Abaküs Yazılım
11. Hukuk Dairesi
Esas No: 2020/1522
Karar No: 2022/650
Karar Tarihi: 26.01.2022

Yargıtay 11. Hukuk Dairesi 2020/1522 Esas 2022/650 Karar Sayılı İlamı

11. Hukuk Dairesi         2020/1522 E.  ,  2022/650 K.

    "İçtihat Metni"

    MAHKEMESİ :TİCARET MAHKEMESİ

    Taraflar arasında görülen davada Ankara 8. Asliye Ticaret Mahkemesi'nce bozmaya uyularak verilen 13/11/2019 tarih ve 2010/479-2019/960 sayılı kararın Yargıtay'ca duruşmalı olarak incelenmesi birleşen 2010/257 esas sayılı davada davacı vekilince duruşmalı, Aksa İnşaat Ltdi Şti. ve Türkiye Elektrik Dağıtım A.Ş. vekilleri tarafından duruşmasız istenmiş olduğu anlaşılmakla, duruşma için belirlenen 25.01.2022 günü hazır bulunan asıl ve birleşen davada davacı ... Ltd. Şti. vekili Av. ... ile birleşen davada davacı ...Ş. vekili Av. ... ve birleşen davada davacı-asıl davada davalı Tedaş vekili Av.... dinlenildikten sonra duruşmalı işlerin yoğunluğu ve süre darlığından ötürü işin incelenerek karara bağlanması ileriye bırakıldı. Tetkik Hakimi ... tarafından düzenlenen rapor dinlenildikten ve yine dosya içerisindeki dilekçe, duruşma tutanakları ve tüm belgeler okunup incelendikten sonra işin gereği görüşülüp, düşünüldü:
    Davacı vekili, müvekkili ile davalı arasında Dicle E.D.A.Ş. Genel Müdürlüğü Şanlıurfa İl Müdürlüğü hizmet alanı içinde bulunan mevcut ve sözleşme süresince sisteme dahil olacak elektrik enerjisi kulanıcılarına ait elektrik tüketimlerinin tahakkukunun yapılması ve fatura bedellerinin idareye ödenmesinin sağlanması ile özel şartnamede belirtilen diğer işlerin sözleşme, idari şartname ve ekli dökümanlardaki şartlarda tahakkuk ve tahsilat hedeflerini gerçekleştirecek şekilde yapılmasına yönelik hizmet işlerini kapsayan 10.04.2006 tarihli sözleşme imzalandığını, ihalenin yapıldığı 14.12.2005 tarihinde işe başlama zamanı olarak 01.01.2006 tarihinin varsayıldığını, yer ve iş tesliminin davacı şirkete 01.06.2006 tarihinde taraflarca imzalanan protokolle yapıldığını, sözleşmenin yapıldığı andaki karşılıklı edimler arasında evrak üzerinde var olan dengenin işe başlama tarihinin büroktratik çalışmaların öngörülenden uzun sürmesi ve yasal süreç nedeni ile işe başlama zamanının 6 ay gecikmesi nedeniyle davacı aleyhine katlanılmayacak derecede bozulduğunu ve işlemin temelinden çöktüğünü, işlem mahallindeki sosyal sebeplerden (terör, feodal yapı, eğitim seviyesi vs) kaynaklanan tahakkuk imkansızlığının davalı tarafından örtbas edildiğini, davacının davalı tarafından hataya düşürüldüğünü, sözleşmenin uyarlanması talebinin davalı tarafından kabul edilmediğini ileri sürerek, 2005/165070 ihale kayıt numaralı sözleşmenin feshine, şimdilik 10.000 YTL menfi zararın faiziyle birlikte davalıdan tahsiline karar verilmesini talep ve dava etmiştir.

::::::

▸ İstenenler:
1. Karar metnine göre, ihalenin yapıldığı tarihte işe başlama zamanı olarak hangi tarih varsayılmıştır?
2. Aşağıdaki ifadeler karar metniyle uyuşuyor mu? Her biri için evet ya da hayır deyin ve belirleyici sözleri metinden aynen alıntılayın.
(a) Taraflar arasındaki sözleşme 10.04.2006 tarihlidir.
(b) Yer ve iş teslimi davacı şirkete 01.01.2006 tarihinde yapılmıştır.
(c) Davacı, şimdilik 10.000 YTL menfi zararın davalıdan tahsilini istemiştir.
3. Karar metninde "Abaküs Yazılım" sözlerinden "E.  ,  2022/650 K." sözlerine kadar uzanan bölümü olduğu gibi aktarın.

▸ Verilen bilgiler:
::::::

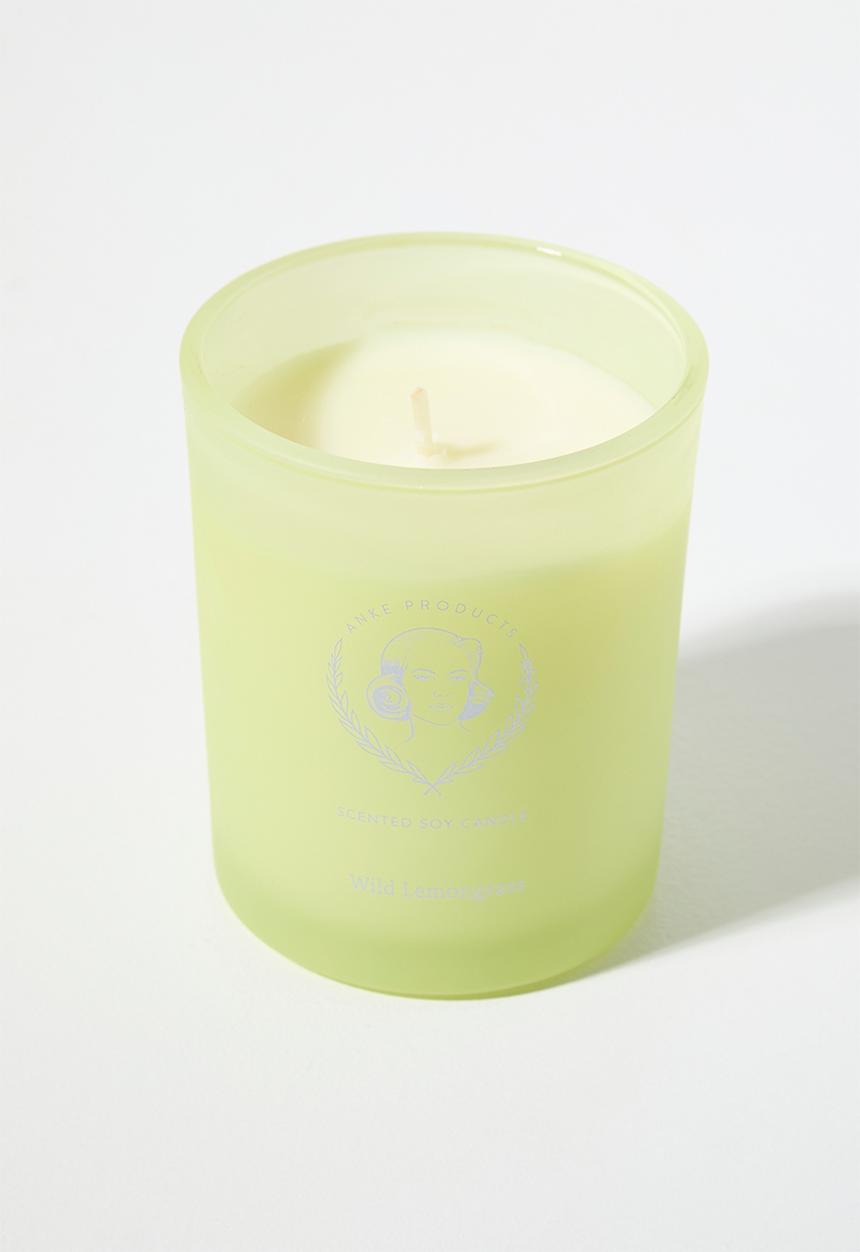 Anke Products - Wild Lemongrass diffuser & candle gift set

::::::

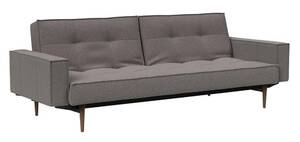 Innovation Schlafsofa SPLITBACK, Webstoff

::::::

▸ Yanıtlar:
1. 01.01.2006

2.
(a) Evet: "10.04.2006 tarihli sözleşme imzalandığını"
(b) Hayır: "yer ve iş tesliminin davacı şirkete 01.06.2006 tarihinde taraflarca imzalanan protokolle yapıldığını"
(c) Evet: "şimdilik 10.000 YTL menfi zararın faiziyle birlikte davalıdan tahsiline"

3.
Abaküs Yazılım
11. Hukuk Dairesi
Esas No: 2020/1522
Karar No: 2022/650
Karar Tarihi: 26.01.2022

Yargıtay 11. Hukuk Dairesi 2020/1522 Esas 2022/650 Karar Sayılı İlamı

11. Hukuk Dairesi         2020/1522 E.  ,  2022/650 K.